Geosphere
Investigating Earthquakes
Expert Level

Teacher Suggestions

1. Explain a logarithmic scale.
 
 The Richter Scale is not an actual instrument. It is a measure of the amplitude of seismic waves and is related to the amount of energy released. This can be estimated from the recordings of an earthquake on a seismograph. The scale is logarithmic, which means that each whole number on the scale increases by 10. A magnitude 6.0 earthquake is 10 times greater than a 5.0, a 7.0 is 100 times greater, and a magnitude
 8.0 is 1,000 times greater.
 
 
2. Explain why P and S waves can be used to estimate the distance of an earthquake.
 
 Although wave speeds vary by a factor of ten or more in the Earth, the ratio between the average speeds of a P wave and of its following S wave is quite constant. This fact enables seismologists to simply time the delay between the arrival of the P wave and the arrival of the S wave to get a quick and reasonably accurate estimate of the distance of the earthquake from the observation station.

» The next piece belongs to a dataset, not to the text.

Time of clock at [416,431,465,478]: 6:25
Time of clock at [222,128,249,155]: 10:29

Just multiply the S-minus-P (S-P) time, in seconds, by the factor 8 km/s to get the approximate distance in kilometers.
 
 
3. Explain how earthquake locations are estimated using 3 stations’ data.
 
 Given a single seismic station, the seismogram records will yield a measurement of the S-P time, and thus  the distance between the station and the event. Multiply the seconds of S-P time by 8 km/s for the kilometers of distance. Drawing a circle on a map around the station's location, with a radius equal to the
 distance, shows all possible locations for the event. With the S-P time from a second station, the circle
 around that station will narrow the possible locations down to two points. It is only with a third station's
 S-P time that you can draw a third circle that should identify which of the two previous possible points is
 the real one.
 
 
4. Describe how a tsunami is formed.
 
 A tsunami (pronounced tsoo-nah-mee) is a wave train, or series of waves, generated in a body of water by an impulsive disturbance that vertically displaces the water column. Earthquakes, landslides, volcanic eruptions, explosions, and even the impact of cosmic bodies, such as meteorites, can generate tsunamis.
 
 
5. Explain how water waves and tsunamis differ.

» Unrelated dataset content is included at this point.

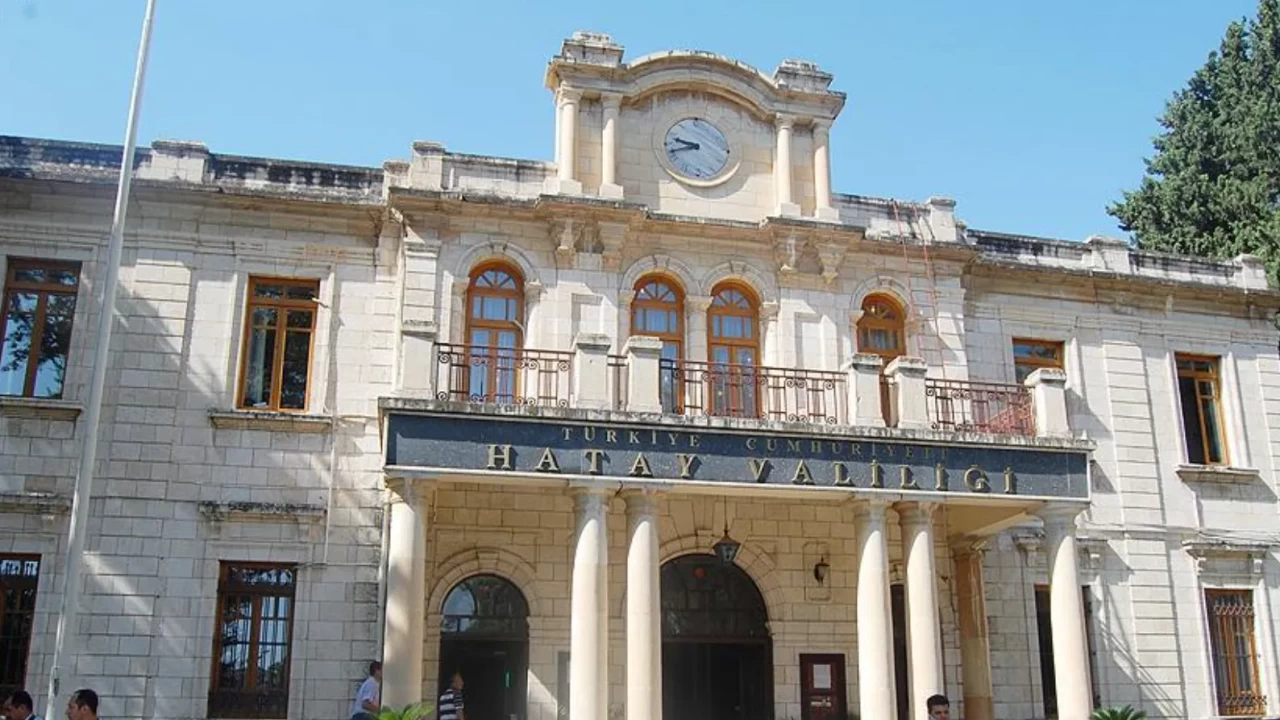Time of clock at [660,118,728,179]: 9:42
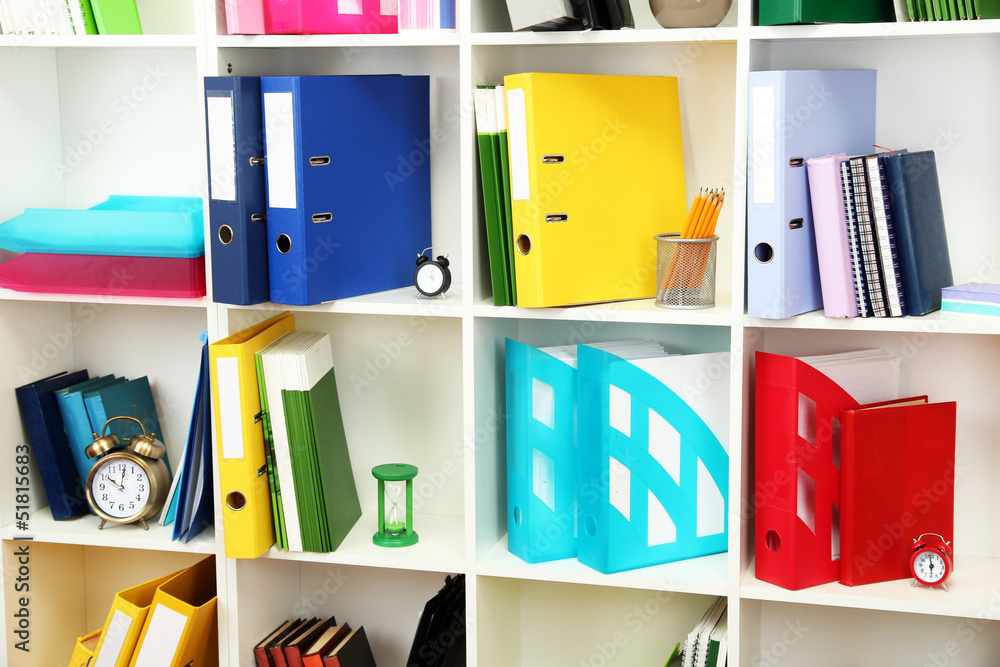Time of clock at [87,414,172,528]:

As a result of their long wave lengths, tsunamis behave as shallow-water waves. A wave becomes a shallow-water wave when the ratio between the water depth and its wave length gets very small. Shallow-water waves move at a speed that is equal to the square root of the product of the acceleration of gravity (9.8 m/s/s) and the water depth - let's see what this implies: In the Pacific Ocean, where the typical water
depth is about 4000 m, a tsunami travels at about 200 m/s, or over 700 km/hr. Because the rate at which a wave loses its energy is inversely related to its wave length, tsunamis not only propagate at high speeds, they can also travel great, transoceanic distances with limited energy losses.